Problem description ->
Copy every line of the material below word for word.

Dataset content ->

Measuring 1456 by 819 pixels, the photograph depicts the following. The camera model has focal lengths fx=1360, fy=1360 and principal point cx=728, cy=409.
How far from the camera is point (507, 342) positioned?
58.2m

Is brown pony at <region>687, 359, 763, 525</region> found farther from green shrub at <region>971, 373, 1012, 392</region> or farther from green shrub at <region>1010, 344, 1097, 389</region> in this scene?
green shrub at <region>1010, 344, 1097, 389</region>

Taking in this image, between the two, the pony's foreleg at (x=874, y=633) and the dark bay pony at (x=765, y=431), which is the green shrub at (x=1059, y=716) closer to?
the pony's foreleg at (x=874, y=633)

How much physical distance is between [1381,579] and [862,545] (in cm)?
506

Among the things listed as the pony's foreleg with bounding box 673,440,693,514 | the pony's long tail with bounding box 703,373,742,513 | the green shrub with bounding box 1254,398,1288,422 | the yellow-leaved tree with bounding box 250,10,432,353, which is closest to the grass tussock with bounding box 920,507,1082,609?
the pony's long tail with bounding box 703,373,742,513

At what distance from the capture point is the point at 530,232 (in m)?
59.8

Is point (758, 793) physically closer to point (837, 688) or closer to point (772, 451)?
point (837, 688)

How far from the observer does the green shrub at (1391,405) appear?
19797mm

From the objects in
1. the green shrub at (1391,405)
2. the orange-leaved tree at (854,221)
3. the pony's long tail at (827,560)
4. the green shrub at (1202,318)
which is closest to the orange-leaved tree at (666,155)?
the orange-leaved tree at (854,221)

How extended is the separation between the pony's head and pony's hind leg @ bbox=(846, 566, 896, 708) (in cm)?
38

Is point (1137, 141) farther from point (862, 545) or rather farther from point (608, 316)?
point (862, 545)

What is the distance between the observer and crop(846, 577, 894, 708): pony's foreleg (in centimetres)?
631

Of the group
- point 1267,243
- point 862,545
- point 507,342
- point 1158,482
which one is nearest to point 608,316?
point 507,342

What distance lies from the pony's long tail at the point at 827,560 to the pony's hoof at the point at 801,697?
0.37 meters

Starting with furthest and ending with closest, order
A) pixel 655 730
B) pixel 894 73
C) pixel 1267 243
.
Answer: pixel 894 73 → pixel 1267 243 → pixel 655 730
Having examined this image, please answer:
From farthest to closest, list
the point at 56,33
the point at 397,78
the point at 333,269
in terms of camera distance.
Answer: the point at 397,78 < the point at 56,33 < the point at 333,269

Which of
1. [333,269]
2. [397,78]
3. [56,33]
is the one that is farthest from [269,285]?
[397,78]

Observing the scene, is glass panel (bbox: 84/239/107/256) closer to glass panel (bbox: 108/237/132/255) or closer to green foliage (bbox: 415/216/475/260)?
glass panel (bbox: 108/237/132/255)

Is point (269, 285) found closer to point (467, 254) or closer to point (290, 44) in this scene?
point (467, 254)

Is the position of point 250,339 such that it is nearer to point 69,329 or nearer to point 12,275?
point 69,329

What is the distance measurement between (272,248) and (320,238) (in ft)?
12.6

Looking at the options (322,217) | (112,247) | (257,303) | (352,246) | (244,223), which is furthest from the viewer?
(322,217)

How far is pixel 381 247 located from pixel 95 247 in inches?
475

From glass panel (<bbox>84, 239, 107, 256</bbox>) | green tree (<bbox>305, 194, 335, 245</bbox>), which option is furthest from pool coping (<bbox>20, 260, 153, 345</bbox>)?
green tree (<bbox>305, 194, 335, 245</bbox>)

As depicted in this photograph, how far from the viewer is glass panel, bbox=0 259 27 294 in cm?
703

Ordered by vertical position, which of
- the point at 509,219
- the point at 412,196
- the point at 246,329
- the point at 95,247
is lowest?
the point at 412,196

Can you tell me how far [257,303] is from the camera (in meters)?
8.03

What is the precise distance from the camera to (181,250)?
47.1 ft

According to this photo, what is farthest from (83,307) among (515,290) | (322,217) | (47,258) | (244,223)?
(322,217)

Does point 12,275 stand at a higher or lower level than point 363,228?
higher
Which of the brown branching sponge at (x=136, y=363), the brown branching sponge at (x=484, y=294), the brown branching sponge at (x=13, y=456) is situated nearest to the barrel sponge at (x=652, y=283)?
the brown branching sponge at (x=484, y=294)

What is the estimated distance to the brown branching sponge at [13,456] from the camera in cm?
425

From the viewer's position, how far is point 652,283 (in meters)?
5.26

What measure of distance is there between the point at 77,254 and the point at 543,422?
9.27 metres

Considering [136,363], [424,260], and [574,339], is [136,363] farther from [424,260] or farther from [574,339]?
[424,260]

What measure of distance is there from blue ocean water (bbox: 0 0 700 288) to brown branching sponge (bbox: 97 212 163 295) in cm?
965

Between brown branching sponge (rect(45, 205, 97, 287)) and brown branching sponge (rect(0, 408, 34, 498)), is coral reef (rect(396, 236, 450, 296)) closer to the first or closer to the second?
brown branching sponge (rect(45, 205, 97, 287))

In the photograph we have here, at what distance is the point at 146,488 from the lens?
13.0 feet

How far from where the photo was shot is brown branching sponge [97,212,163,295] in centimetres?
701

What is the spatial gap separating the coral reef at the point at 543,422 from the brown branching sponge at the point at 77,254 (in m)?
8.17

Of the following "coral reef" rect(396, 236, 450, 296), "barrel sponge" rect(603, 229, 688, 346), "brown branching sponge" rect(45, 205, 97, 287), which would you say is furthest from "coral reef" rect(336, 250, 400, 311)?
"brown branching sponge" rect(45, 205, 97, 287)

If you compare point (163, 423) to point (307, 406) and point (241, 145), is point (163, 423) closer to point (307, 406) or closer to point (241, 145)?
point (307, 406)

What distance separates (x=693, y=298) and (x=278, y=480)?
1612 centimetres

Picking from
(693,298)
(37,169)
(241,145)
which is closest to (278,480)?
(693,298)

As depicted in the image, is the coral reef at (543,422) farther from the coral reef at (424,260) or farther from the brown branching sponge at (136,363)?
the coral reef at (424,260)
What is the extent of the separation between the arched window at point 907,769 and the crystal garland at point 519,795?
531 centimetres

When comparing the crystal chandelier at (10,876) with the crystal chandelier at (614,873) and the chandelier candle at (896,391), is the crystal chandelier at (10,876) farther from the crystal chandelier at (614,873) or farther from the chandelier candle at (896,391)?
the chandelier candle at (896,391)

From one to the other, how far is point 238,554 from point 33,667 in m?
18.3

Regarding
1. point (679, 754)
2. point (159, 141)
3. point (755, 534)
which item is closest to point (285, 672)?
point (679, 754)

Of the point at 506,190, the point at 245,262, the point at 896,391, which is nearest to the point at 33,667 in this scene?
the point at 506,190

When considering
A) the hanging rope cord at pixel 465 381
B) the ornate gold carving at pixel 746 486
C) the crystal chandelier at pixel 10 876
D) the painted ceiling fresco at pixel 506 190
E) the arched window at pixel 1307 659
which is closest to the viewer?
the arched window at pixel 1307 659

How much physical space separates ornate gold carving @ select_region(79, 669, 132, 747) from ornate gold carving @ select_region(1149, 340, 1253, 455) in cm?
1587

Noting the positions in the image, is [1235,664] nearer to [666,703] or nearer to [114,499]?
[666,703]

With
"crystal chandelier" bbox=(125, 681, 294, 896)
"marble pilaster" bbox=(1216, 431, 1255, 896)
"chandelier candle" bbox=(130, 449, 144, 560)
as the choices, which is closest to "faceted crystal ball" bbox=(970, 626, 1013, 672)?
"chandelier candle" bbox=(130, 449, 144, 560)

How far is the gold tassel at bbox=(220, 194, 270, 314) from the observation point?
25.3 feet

Exercise solution ->
Measuring 1456 by 819 pixels, the photograph depicts the following. The camera model has focal lengths fx=1360, fy=1360 and principal point cx=728, cy=409.
How far from the camera is point (507, 342) positioned?
58.2m

Is brown pony at <region>687, 359, 763, 525</region> found farther from green shrub at <region>971, 373, 1012, 392</region> or farther from green shrub at <region>1010, 344, 1097, 389</region> in this scene?
green shrub at <region>1010, 344, 1097, 389</region>

Taking in this image, between the two, the pony's foreleg at (x=874, y=633) and the dark bay pony at (x=765, y=431), which is the green shrub at (x=1059, y=716) closer to?
the pony's foreleg at (x=874, y=633)

How much physical distance is between [1381,579] and [862,545] (in cm)?
506

Among the things listed as the pony's foreleg with bounding box 673,440,693,514 | the pony's long tail with bounding box 703,373,742,513 | the green shrub with bounding box 1254,398,1288,422 | the yellow-leaved tree with bounding box 250,10,432,353, which is closest to the grass tussock with bounding box 920,507,1082,609?
the pony's long tail with bounding box 703,373,742,513

At what distance from the capture point is the point at 530,232 (in m)?
59.8

Is point (758, 793) physically closer to point (837, 688) or closer to point (772, 451)?
point (837, 688)

How far from the observer does the green shrub at (1391,405) appear?
19797mm

From the objects in
1. the green shrub at (1391,405)
2. the orange-leaved tree at (854,221)
3. the pony's long tail at (827,560)
4. the green shrub at (1202,318)
which is closest to the orange-leaved tree at (666,155)?
the orange-leaved tree at (854,221)

How extended is the separation between the pony's head and pony's hind leg @ bbox=(846, 566, 896, 708) (in cm)?
38

Is point (1137, 141) farther from point (862, 545) or rather farther from point (608, 316)?
point (862, 545)

What is the distance between the observer and crop(846, 577, 894, 708): pony's foreleg (in centimetres)?
631

Of the group
- point 1267,243
- point 862,545
- point 507,342
- point 1158,482
which one is nearest to point 608,316?
point 507,342

What distance lies from the pony's long tail at the point at 827,560 to the pony's hoof at the point at 801,697?
0.37 meters

Starting with furthest and ending with closest, order
A) pixel 655 730
B) pixel 894 73
C) pixel 1267 243
.
Answer: pixel 894 73 → pixel 1267 243 → pixel 655 730
Having examined this image, please answer:
From farthest to closest, list
the point at 56,33
the point at 397,78
the point at 333,269
in terms of camera distance.
Answer: the point at 397,78 < the point at 56,33 < the point at 333,269

Which of
1. [333,269]
2. [397,78]
3. [56,33]
is the one that is farthest from [269,285]?
[397,78]

Observing the scene, is glass panel (bbox: 84/239/107/256) closer to glass panel (bbox: 108/237/132/255) or closer to green foliage (bbox: 415/216/475/260)?
glass panel (bbox: 108/237/132/255)

Is point (269, 285) found closer to point (467, 254) or closer to point (290, 44) in this scene?
point (467, 254)

Is the position of point 250,339 such that it is nearer to point 69,329 or nearer to point 12,275?
point 69,329

What is the distance measurement between (272,248) and (320,238) (in ft)?
12.6

Looking at the options (322,217) | (112,247) | (257,303) | (352,246) | (244,223), which is furthest from the viewer?
(322,217)

How far is pixel 381 247 located from pixel 95 247 in inches?
475

From glass panel (<bbox>84, 239, 107, 256</bbox>) | green tree (<bbox>305, 194, 335, 245</bbox>), which option is furthest from pool coping (<bbox>20, 260, 153, 345</bbox>)?
green tree (<bbox>305, 194, 335, 245</bbox>)

As depicted in this photograph, how far from the viewer is glass panel, bbox=0 259 27 294 in cm?
703

Ordered by vertical position, which of
- the point at 509,219
- the point at 412,196
- the point at 246,329
- the point at 95,247
is lowest?
the point at 412,196

Can you tell me how far [257,303] is from the camera (in meters)?
8.03

What is the precise distance from the camera to (181,250)?
47.1 ft

According to this photo, what is farthest from (83,307) among (515,290) | (322,217) | (47,258) | (244,223)?
(322,217)

Does point 12,275 stand at a higher or lower level than point 363,228?
higher
Which of the brown branching sponge at (x=136, y=363), the brown branching sponge at (x=484, y=294), the brown branching sponge at (x=13, y=456) is situated nearest to the barrel sponge at (x=652, y=283)?
the brown branching sponge at (x=484, y=294)

What is the estimated distance to the brown branching sponge at [13,456] from the camera in cm?
425

From the viewer's position, how far is point 652,283 (in meters)?
5.26

What measure of distance is there between the point at 77,254 and the point at 543,422?
9.27 metres

Considering [136,363], [424,260], and [574,339], is [136,363] farther from [424,260] or farther from [574,339]?
[424,260]

What measure of distance is there from blue ocean water (bbox: 0 0 700 288) to brown branching sponge (bbox: 97 212 163 295) in cm?
965

Between brown branching sponge (rect(45, 205, 97, 287)) and brown branching sponge (rect(0, 408, 34, 498)), is coral reef (rect(396, 236, 450, 296)) closer to the first or closer to the second?
brown branching sponge (rect(45, 205, 97, 287))

In the photograph we have here, at what distance is the point at 146,488 from the lens?
13.0 feet

How far from where the photo was shot is brown branching sponge [97,212,163,295] in centimetres?
701

What is the spatial gap separating the coral reef at the point at 543,422 from the brown branching sponge at the point at 77,254 (in m)?
8.17

Of the following "coral reef" rect(396, 236, 450, 296), "barrel sponge" rect(603, 229, 688, 346), "brown branching sponge" rect(45, 205, 97, 287), which would you say is furthest from "coral reef" rect(336, 250, 400, 311)?
"brown branching sponge" rect(45, 205, 97, 287)

If you compare point (163, 423) to point (307, 406) and point (241, 145), is point (163, 423) closer to point (307, 406) or closer to point (241, 145)?
point (307, 406)

What distance separates (x=693, y=298) and (x=278, y=480)?
1612 centimetres

Picking from
(693,298)
(37,169)
(241,145)
which is closest to (278,480)?
(693,298)

As depicted in the image, is the coral reef at (543,422) farther from the coral reef at (424,260) or farther from the brown branching sponge at (136,363)?
the coral reef at (424,260)
What is the extent of the separation between the arched window at point 907,769 and the crystal garland at point 519,795?
531 centimetres

When comparing the crystal chandelier at (10,876) with the crystal chandelier at (614,873) and the chandelier candle at (896,391), is the crystal chandelier at (10,876) farther from the crystal chandelier at (614,873) or farther from the chandelier candle at (896,391)?
the chandelier candle at (896,391)

From one to the other, how far is point 238,554 from point 33,667 in m?
18.3

Regarding
1. point (679, 754)
2. point (159, 141)
3. point (755, 534)
which item is closest to point (285, 672)?
point (679, 754)

Of the point at 506,190, the point at 245,262, the point at 896,391, which is nearest to the point at 33,667 in this scene?
the point at 506,190

When considering
A) the hanging rope cord at pixel 465 381
B) the ornate gold carving at pixel 746 486
C) the crystal chandelier at pixel 10 876
D) the painted ceiling fresco at pixel 506 190
E) the arched window at pixel 1307 659
which is closest to the viewer?
the arched window at pixel 1307 659

How much physical space separates ornate gold carving @ select_region(79, 669, 132, 747) from ornate gold carving @ select_region(1149, 340, 1253, 455) in cm?
1587

Noting the positions in the image, is [1235,664] nearer to [666,703] or nearer to [114,499]?
[666,703]

With
"crystal chandelier" bbox=(125, 681, 294, 896)
"marble pilaster" bbox=(1216, 431, 1255, 896)
"chandelier candle" bbox=(130, 449, 144, 560)
as the choices, which is closest to "faceted crystal ball" bbox=(970, 626, 1013, 672)?
"chandelier candle" bbox=(130, 449, 144, 560)

How far is the gold tassel at bbox=(220, 194, 270, 314) from the observation point?
25.3 feet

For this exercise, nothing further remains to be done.